Details of my first result post

So I think it's time to explain the process that went into below image:

First Pass: "render" the transparent triangles. The word render is in quotation marks because nothing is actually being drawn to the screen in this step, only stored in a global array to be processed later. I use the keyword discard to discard any writes to the framebuffer.

Initially I made the mistake of backing the global data with a 1D texture. Bad Idea. I found out that my graphics card only supports texture sizes of 16384 which is not enough when potentially millions of fragments need to be stored - and yes even with the simple purple cube. For example, when the front face of the cube covers the entire screen 800x800 screen, you need to store 640,000 fragment. Then add the back face. Now its 1,280,000 fragments. So I switched to a texture buffer instead. These are a nice hybrid between buffer objects and textures where I can still use imageLoad and imageStore, but I have 134,217,728 texels of space.

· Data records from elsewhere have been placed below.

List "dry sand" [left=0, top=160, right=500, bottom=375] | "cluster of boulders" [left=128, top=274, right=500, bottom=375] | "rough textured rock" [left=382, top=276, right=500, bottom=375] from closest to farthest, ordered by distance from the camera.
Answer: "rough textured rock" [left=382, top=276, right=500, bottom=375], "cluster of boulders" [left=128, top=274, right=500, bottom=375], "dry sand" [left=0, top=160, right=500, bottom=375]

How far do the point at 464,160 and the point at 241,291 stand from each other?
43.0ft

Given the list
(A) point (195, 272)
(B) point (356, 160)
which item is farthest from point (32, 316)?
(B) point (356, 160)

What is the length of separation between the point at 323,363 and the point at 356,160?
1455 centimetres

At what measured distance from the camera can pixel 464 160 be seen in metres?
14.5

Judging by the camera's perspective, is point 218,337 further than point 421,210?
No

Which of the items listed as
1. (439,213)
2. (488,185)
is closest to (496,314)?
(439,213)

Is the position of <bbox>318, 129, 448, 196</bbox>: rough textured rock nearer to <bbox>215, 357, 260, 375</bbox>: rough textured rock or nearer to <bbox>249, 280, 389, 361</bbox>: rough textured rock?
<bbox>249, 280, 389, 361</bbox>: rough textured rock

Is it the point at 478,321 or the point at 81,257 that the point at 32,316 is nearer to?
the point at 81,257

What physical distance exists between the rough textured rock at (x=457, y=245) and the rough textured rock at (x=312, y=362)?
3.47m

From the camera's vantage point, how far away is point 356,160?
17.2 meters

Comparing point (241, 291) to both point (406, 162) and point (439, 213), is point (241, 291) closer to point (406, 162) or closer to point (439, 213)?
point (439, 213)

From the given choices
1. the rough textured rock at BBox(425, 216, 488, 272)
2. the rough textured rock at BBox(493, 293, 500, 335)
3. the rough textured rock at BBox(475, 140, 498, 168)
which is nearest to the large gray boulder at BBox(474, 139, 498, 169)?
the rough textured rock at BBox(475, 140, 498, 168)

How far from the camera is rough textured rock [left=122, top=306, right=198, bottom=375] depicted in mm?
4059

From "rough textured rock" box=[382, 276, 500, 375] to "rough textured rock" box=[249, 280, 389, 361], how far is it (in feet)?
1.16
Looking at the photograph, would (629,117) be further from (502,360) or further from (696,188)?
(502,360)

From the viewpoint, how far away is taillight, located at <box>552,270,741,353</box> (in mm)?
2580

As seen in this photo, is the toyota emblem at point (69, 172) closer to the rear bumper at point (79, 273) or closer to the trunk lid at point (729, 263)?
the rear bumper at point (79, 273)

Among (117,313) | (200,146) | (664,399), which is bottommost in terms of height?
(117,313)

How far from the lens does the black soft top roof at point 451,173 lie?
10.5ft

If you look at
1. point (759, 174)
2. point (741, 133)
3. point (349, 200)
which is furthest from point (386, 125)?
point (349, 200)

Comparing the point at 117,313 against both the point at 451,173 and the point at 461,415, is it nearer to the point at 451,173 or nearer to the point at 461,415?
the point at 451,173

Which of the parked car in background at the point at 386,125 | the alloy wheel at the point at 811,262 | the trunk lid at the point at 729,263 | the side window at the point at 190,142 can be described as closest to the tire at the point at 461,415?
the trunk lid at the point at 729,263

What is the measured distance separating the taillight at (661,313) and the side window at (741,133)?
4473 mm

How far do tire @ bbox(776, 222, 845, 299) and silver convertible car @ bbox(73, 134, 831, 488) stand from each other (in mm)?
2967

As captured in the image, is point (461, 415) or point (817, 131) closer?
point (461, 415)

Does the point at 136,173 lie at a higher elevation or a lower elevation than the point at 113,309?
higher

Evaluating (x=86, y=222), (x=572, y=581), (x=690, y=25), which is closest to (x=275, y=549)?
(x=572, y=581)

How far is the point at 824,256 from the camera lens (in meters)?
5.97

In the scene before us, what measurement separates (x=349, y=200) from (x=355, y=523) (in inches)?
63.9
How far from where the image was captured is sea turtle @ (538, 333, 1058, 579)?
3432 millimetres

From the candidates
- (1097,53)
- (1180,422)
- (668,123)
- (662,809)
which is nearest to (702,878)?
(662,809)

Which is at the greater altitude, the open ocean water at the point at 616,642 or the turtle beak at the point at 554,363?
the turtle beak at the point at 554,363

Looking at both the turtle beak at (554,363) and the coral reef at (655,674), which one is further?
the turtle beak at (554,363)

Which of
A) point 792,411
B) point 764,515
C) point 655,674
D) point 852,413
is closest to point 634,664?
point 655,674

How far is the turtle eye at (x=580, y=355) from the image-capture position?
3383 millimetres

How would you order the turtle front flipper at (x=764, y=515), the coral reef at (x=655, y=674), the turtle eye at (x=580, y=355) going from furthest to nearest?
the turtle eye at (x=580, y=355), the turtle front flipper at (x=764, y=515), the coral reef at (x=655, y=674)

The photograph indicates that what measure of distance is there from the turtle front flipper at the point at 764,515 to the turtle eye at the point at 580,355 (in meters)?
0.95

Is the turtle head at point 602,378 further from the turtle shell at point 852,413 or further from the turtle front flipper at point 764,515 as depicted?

As an implementation detail, my global data array is composed of uvec4's and packs data accordingly:

uvec4 globalData;
globalData.x = prevHeadIndex;
globalData.y = floatBitsToUint(depth);
globalData.z = packUnorm2x16(finalColor.xy);
globalData.w = packUnorm2x16(;

If anything, prevHeadIndex is the most deserving of its 32 bits because of how large the global data array is (remember, millions.. a short would not cut it)

Second Pass: resolve the transparency data. At this point there is a filled global array and a 2D screen-sized array of linked list heads. The goal here is for each pixel on the screen to get its linked list head, and then backtrack through the global data to form a list of all the fragments that had been rasterized to this pixel, i.e. all the transparent fragments of this pixel. Then once you have a list of fragments that occupy this pixel cell, you sort (I used a bubble sort, but I will try others) from farthest depth to closest depth. Then loop over the sorted array and blend each fragment with the ones before it to produce a final color.

So if the screen is 800x800, there are 640,000 pixels that need to resolve their transparency (well, in the naive approach at least). This is done by rendering two triangles that cover the entire screen. Because they cover the entire screen, one fragment is rasterized per pixel - exactly enough. This is just a means to an end of running the transparency resolver shader program on every pixel.

Yes, the approach is a bit hacky, but it's relatively simple when these triangles are defined straight in clip space coordinates, making the Vertex Shader purely passthrough:

#version 420 core
layout(location = 0) in vec4 position;
void main()
gl_Position = position;
Known bugs: the transparent shapes are not blending with the background and always appear above the background. I figure these are pretty simple fixes.